# ZIEL A
Was ist laut Emunds im Interview zur Pflegeversicherung keine reale Gefahr?

#### LESETEXT ####

Spiegelinterview Pflegeversicherung
Pflegeversicherung:
Warum Reformen langfristig nicht ausreichen
Krise der Pflegeversicherung
»Dazu verdammt, immer teurer zu werden«
Die Pflegebeiträge sollen wieder steigen, die Politik streitet, wie man die Finanzen der Pflege sichert. Experte Bernhard Emunds erklärt, warum die meisten Reformen auf Dauer nicht helfen.
Ein Interview von Matthias Kaufmann
11.11.2024, 19.55 Uhr • aus DER SPIEGEL 46/2024
SPIEGEL: Herr Emunds, vor Kurzem sorgten Meldungen für Aufregung, wonach die Pflegeversicherung vor der Zahlungsunfähigkeit stehe. Geht das überhaupt?
Emunds: Eine reale Gefahr ist das nicht. Die Pflegeversicherung hat einen gesetzlichen Auftrag, wenn dafür das Geld nicht reicht, wird aus Steuertöpfen nachgeschossen.
SPIEGEL: Warum dann der Alarm?
Emunds: Damit wurde die nächste Erhöhung des Pflegebeitrags vorbereitet.
SPIEGEL: Vor dem Koalitionsbruch sprach man angeblich darüber, den Pflegebeitrag um gerade mal 0,15 Prozentpunkte im kommenden Jahr anzuheben.
Emunds: Solche Mehrkosten sind nie willkommen, und diesmal werden obendrein die Krankenkassenbeiträge steigen. Die Ampelkoalition hatte versprochen, ohne steigende Sozialabgaben auszukommen. Man wollte frühzeitig für Verständnis sorgen.
SPIEGEL: Und, haben Sie Verständnis für Beitragserhöhungen?
Emunds: Ich habe großes Verständnis für Menschen, denen das zu viel wird, gerade wenn sie selbst knapp bei Kasse sind. Aber natürlich muss auch die Finanzierung der Pflege gesichert sein. Und die ist gerade in der jüngeren Vergangenheit oft aus Gründen teurer geworden, die gut nachvollziehbar sind.
SPIEGEL: Welche sind das?
Emunds: Die Inflation, die auch den Pflegesektor trifft. Dann Tarifabschlüsse und gesetzliche Regeln, die dafür sorgen sollen, dass Pflegeberufe anständig bezahlt werden – schließlich fehlt es in der Pflege an Fachkräften. Die neuen Vorschriften für Personalschlüssel kosten natürlich Geld, sichern aber ein bestimmtes Qualitätsniveau und sollen verhindern, dass sich Pflegepersonal überarbeitet. Ein guter Teil des Kostenanstiegs ist zudem noch immer auf die Reform der Pflegestufen zurückzuführen, die Hilfe für gebrechliche Menschen insgesamt zugänglicher gemacht hat.

#### EINTRÄGE ####

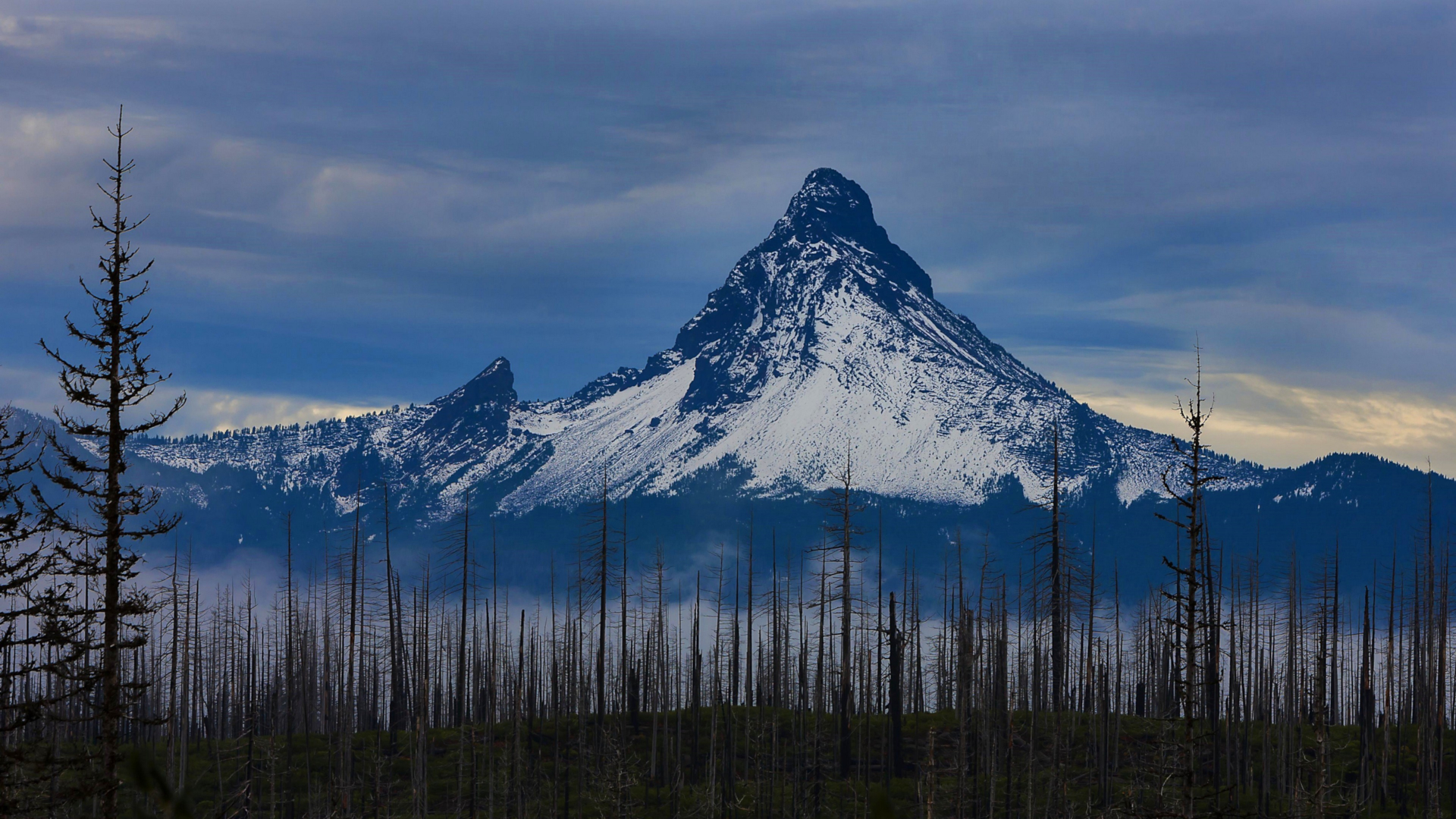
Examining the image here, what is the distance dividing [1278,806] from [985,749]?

####
#### EINTRÄGE ####

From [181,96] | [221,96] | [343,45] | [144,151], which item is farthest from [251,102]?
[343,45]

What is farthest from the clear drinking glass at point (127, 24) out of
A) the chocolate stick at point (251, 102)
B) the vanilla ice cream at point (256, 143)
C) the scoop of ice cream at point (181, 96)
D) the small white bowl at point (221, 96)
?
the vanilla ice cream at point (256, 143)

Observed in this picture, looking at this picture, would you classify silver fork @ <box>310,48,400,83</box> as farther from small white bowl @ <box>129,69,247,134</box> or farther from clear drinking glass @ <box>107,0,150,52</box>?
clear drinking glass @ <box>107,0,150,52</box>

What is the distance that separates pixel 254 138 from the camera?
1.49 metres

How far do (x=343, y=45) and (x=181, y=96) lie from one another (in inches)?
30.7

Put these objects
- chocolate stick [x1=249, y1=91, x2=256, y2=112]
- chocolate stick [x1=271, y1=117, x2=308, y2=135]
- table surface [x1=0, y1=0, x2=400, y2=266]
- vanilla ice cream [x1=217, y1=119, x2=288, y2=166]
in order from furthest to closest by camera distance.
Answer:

####

# ZIEL B
Schreibe aus der Liste oben die Zeilen von der Zeile mit „Observed in this“ bis einschließlich der Zeile mit „1.49 metres“ unverändert ab.

# ANTWORT A
Dass die Pflegeversicherung zahlungsunfähig wird.

# ANTWORT B
Observed in this picture, looking at this picture, would you classify silver fork @ <box>310,48,400,83</box> as farther from small white bowl @ <box>129,69,247,134</box> or farther from clear drinking glass @ <box>107,0,150,52</box>?
clear drinking glass @ <box>107,0,150,52</box>

What is the distance that separates pixel 254 138 from the camera?
1.49 metres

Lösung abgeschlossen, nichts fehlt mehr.